▸ **Source passage**:
=====

British Columbia

Leaders call for more government action to keep rural ERs open 24 hours/day across the province

A week after the province announced measures to address ongoing emergency room closures on Vancouver Island, community leaders in other areas say more should be done for all rural hospitals.

'Lives are at stake,' says Prince George-Mackenzie MLA Mike Morris

Community leaders in rural B.C. are calling on government to help keep emergency rooms open 24 hours a day. (Submitted by: B.C. Emergency Health Services)

It's a cold, wintry day in northern B.C. The roads are icy and snow is heavily falling.

Then you experience a medical emergency. 

The problem: the local hospital is closed. Now you're forced to travel hours, in treacherous conditions, for the medical attention you need.

That's the reality for many in rural and remote parts of the province, as emergency rooms continue to face closures due to staffing shortages.

And that's why leaders in those areas are calling on the province to improve emergency health services in their communities. 

Last week, the province announced measures that will, ideally, provide more certainty for residents in and around northern Vancouver Island, where two emergency rooms will now be closed overnight, and the next, closest hospital will remain open 24 hours a day.

The province also announced a $30-million investment to recruit and retain staff for that area. 

'Lives are at stake': MLA

In northern B.C., the Mackenzie and District Hospital was closed for more than 300 hours in 2022. It's a two-hour drive to the nearest hospitals, which are in Prince George and Chetwynd — and the latter faced more than 200 hours of closures itself in 2022. 

"It is a concern," Mackenzie Mayor Joan Atkinson told Daybreak North host Carolina de Ryk. 

The Mackenzie and district hospital and health centre
The emergency department at the Mackenzie and District Hospital is one of many in B.C. facing ongoing, unpredictable closures. (Google Maps)

It's one of many rural hospitals facing ongoing, inconsistent closures in the province due to staffing shortages. 

Atkinson said her community in particular is in need of more registered nurses and paramedics. 

"Even if our hospital was never on diversion, we still need reliable professional care to move people out of the community when they need to go to a regional hospital," she said. 

"You can't have a baby in this hospital. If there's any major medical event like a stroke or a heart attack, those people have to get down to Prince George."

More paramedics in MacKenzie, B.C., would help alleviate emergency health-care concerns in the community, the mayor says. (Jonathan Hayward/The Canadian Press)

Prince George-Mackenzie MLA Mike Morris is urging the provincial government to improve emergency health services in rural communities. 

"It is simply unrealistic for people in this region to either wait for an ambulance, which is so hard to get as it is, or face extensive travel to another facility," Morris said. 

"Lives are at stake."

Atkinson said a group of about 30 mayors from across B.C. are working on a plea to the province for help dealing with health-care shortages as a whole. 

"We need to staff up all of our hospitals and we need to staff up all of our paramedic units across the province."

=====

▸ **Exercise prompt**:
Set down word for word the part of the article on rural emergency room closures that begins at "The Mackenzie and district hospital and" and stops after "province due to staffing shortages.".

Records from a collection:
=====

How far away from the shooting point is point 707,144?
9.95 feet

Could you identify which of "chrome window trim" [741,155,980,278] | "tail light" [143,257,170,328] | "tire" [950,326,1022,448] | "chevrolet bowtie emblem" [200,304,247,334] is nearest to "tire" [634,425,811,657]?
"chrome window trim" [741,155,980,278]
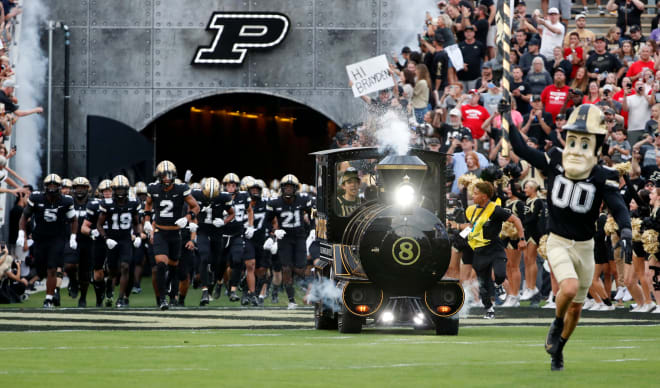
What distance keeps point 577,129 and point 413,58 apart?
17.1 metres

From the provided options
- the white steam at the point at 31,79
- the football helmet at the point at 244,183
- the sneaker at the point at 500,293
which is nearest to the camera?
the sneaker at the point at 500,293

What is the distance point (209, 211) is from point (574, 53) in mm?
8124

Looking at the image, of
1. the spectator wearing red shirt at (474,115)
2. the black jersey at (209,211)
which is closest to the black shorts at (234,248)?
the black jersey at (209,211)

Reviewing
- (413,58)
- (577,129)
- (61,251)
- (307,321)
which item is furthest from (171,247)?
(577,129)

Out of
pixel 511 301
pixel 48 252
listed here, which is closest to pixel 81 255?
pixel 48 252

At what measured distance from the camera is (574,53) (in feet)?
85.1

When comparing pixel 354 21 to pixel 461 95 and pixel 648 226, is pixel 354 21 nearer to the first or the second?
pixel 461 95

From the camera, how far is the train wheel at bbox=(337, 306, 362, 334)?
47.8 feet

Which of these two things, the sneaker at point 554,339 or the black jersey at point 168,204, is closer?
the sneaker at point 554,339

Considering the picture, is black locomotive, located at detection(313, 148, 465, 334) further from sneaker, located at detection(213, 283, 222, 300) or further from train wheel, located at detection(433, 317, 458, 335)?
sneaker, located at detection(213, 283, 222, 300)

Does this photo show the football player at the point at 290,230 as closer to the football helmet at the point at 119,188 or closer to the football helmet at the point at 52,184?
the football helmet at the point at 119,188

=====

▸ **Exercise solution**:
The Mackenzie and district hospital and health centre
The emergency department at the Mackenzie and District Hospital is one of many in B.C. facing ongoing, unpredictable closures. (Google Maps)

It's one of many rural hospitals facing ongoing, inconsistent closures in the province due to staffing shortages.